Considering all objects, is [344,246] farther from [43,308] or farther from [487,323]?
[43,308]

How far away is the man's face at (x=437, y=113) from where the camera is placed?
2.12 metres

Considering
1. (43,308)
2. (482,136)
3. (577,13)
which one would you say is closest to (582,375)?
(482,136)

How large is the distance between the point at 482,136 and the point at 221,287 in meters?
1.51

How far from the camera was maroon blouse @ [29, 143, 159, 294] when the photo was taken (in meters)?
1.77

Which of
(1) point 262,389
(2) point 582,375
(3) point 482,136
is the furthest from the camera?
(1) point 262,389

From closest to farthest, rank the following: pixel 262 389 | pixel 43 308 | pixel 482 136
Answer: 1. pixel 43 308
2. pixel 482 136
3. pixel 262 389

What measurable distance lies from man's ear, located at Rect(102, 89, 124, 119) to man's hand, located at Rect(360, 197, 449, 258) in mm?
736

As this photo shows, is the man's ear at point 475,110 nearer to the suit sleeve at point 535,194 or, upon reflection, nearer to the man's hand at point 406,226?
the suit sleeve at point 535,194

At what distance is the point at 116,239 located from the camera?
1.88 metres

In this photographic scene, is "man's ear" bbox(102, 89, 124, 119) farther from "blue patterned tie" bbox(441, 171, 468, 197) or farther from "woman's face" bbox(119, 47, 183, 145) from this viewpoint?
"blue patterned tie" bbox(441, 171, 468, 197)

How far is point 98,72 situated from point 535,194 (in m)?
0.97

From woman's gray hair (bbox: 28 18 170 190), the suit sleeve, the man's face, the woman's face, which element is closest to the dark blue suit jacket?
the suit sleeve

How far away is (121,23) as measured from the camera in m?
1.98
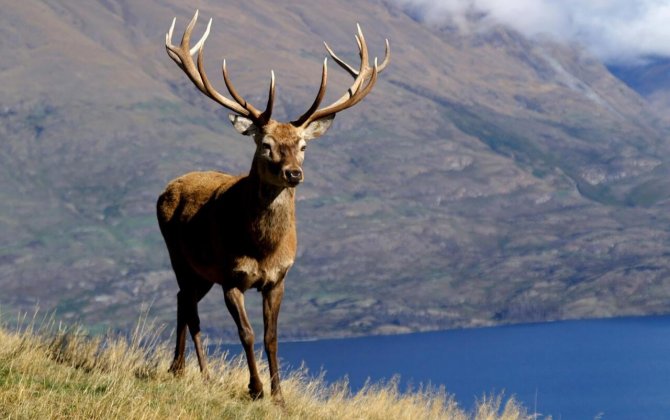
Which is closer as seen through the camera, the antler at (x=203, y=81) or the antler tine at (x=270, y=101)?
the antler tine at (x=270, y=101)

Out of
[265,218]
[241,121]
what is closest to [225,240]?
[265,218]

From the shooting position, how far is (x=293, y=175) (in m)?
11.3

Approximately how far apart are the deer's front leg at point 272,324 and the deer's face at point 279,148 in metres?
1.10

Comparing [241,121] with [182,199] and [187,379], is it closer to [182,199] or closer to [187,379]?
[182,199]

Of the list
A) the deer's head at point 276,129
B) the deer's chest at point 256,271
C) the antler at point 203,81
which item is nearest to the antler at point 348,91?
the deer's head at point 276,129

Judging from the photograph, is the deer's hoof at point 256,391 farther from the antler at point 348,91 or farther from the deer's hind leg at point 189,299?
the antler at point 348,91

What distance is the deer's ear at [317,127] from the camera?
12055 millimetres

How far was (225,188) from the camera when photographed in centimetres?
1260

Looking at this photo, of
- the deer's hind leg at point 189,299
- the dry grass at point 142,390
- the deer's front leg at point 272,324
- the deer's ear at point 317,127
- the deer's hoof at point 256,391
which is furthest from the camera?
the deer's hind leg at point 189,299

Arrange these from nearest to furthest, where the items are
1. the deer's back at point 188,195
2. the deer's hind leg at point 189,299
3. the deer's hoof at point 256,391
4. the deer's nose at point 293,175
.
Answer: the deer's nose at point 293,175
the deer's hoof at point 256,391
the deer's back at point 188,195
the deer's hind leg at point 189,299

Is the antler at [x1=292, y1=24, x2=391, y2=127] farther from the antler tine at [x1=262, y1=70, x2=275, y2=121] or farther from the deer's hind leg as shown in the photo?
the deer's hind leg

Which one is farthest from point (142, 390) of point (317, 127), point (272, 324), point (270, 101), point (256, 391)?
point (317, 127)

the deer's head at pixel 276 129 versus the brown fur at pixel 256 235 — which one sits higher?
the deer's head at pixel 276 129

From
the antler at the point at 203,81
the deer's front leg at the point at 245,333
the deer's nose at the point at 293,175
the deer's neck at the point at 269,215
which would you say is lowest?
the deer's front leg at the point at 245,333
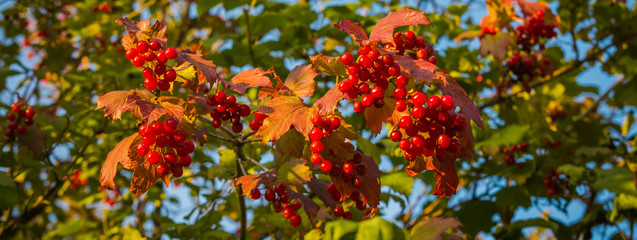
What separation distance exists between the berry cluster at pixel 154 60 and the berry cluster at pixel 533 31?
··········
Short problem
Rewrite all the records above, changing every "camera" to "lens" and keeping everything else the same. Omit the pictures from your version.

Output of the exercise
Considering all objects, is [344,246] farther from [43,308] or farther from [487,323]?
[43,308]

How far away is the man's face at (x=437, y=113) from where the lens is placed?
2.12 metres

Considering
1. (43,308)
2. (482,136)
3. (577,13)
which one would you say is closest to (582,375)?
(482,136)

How large is the distance between the point at 482,136 and the point at 221,287 in meters?
1.51

How far from the lens was maroon blouse @ [29, 143, 159, 294] when the photo was taken (in meters)?
1.77

Which of
(1) point 262,389
(2) point 582,375
(3) point 482,136
is the furthest from the lens?
(1) point 262,389

From closest to farthest, rank the following: pixel 262 389 | pixel 43 308 | pixel 482 136
Answer: 1. pixel 43 308
2. pixel 482 136
3. pixel 262 389

What measurable distance lies from man's ear, located at Rect(102, 89, 124, 119) to man's hand, located at Rect(360, 197, 449, 258) in mm?
736

As this photo shows, is the man's ear at point 475,110 nearer to the suit sleeve at point 535,194 or, upon reflection, nearer to the man's hand at point 406,226?
the suit sleeve at point 535,194

At what distance is the point at 116,239 located from the lens?
1.88 metres

In this photographic scene, is "man's ear" bbox(102, 89, 124, 119) farther from "blue patterned tie" bbox(441, 171, 468, 197) or farther from "woman's face" bbox(119, 47, 183, 145) from this viewpoint?
"blue patterned tie" bbox(441, 171, 468, 197)

How far is point 98,72 situated from point 535,194 (in m)?
0.97

From woman's gray hair (bbox: 28 18 170 190), the suit sleeve, the man's face, the woman's face, which element is closest to the dark blue suit jacket?
the suit sleeve

How far away is (121,23) as measured from the lens in m?
1.98
Which is closer as seen through the lens, the antler at (x=203, y=81) or the antler tine at (x=270, y=101)?
the antler tine at (x=270, y=101)

Out of
[265,218]
[241,121]
what is closest to [225,240]?
[265,218]

From the shooting position, how far is (x=293, y=175) (in m)?
11.3

Approximately how far apart are the deer's front leg at point 272,324 and the deer's face at point 279,148 in metres?
1.10

Comparing [241,121] with [182,199] and [187,379], is it closer to [182,199] or closer to [187,379]?
[182,199]

Of the list
A) the deer's head at point 276,129
B) the deer's chest at point 256,271
C) the antler at point 203,81
which item is nearest to the antler at point 348,91?
the deer's head at point 276,129

Judging from the photograph, is the deer's hoof at point 256,391 farther from the antler at point 348,91 or farther from the deer's hind leg at point 189,299?
the antler at point 348,91

What distance is the deer's ear at [317,127] from the lens?
12055 millimetres

How far was (225,188) from the lens when photographed in centimetres?
1260

Looking at this photo, of
- the deer's hind leg at point 189,299
- the dry grass at point 142,390
- the deer's front leg at point 272,324
- the deer's ear at point 317,127
- the deer's hoof at point 256,391
which is furthest from the lens?
the deer's hind leg at point 189,299

Arrange these from nearest to furthest, where the items are
1. the deer's back at point 188,195
2. the deer's hind leg at point 189,299
3. the deer's hoof at point 256,391
4. the deer's nose at point 293,175
.
Answer: the deer's nose at point 293,175
the deer's hoof at point 256,391
the deer's back at point 188,195
the deer's hind leg at point 189,299

Is the antler at [x1=292, y1=24, x2=391, y2=127] farther from the antler tine at [x1=262, y1=70, x2=275, y2=121] or farther from the deer's hind leg as shown in the photo?
the deer's hind leg

Which one is farthest from point (142, 390) of point (317, 127), point (272, 324), point (270, 101), point (256, 391)?
point (317, 127)

the deer's head at pixel 276 129 versus the brown fur at pixel 256 235 — which one sits higher?
the deer's head at pixel 276 129

From
the antler at the point at 203,81
the deer's front leg at the point at 245,333
the deer's nose at the point at 293,175
the deer's neck at the point at 269,215
which would you say is lowest?
the deer's front leg at the point at 245,333
What separation distance exists between the berry cluster at pixel 154 60 and the berry cluster at pixel 533 31?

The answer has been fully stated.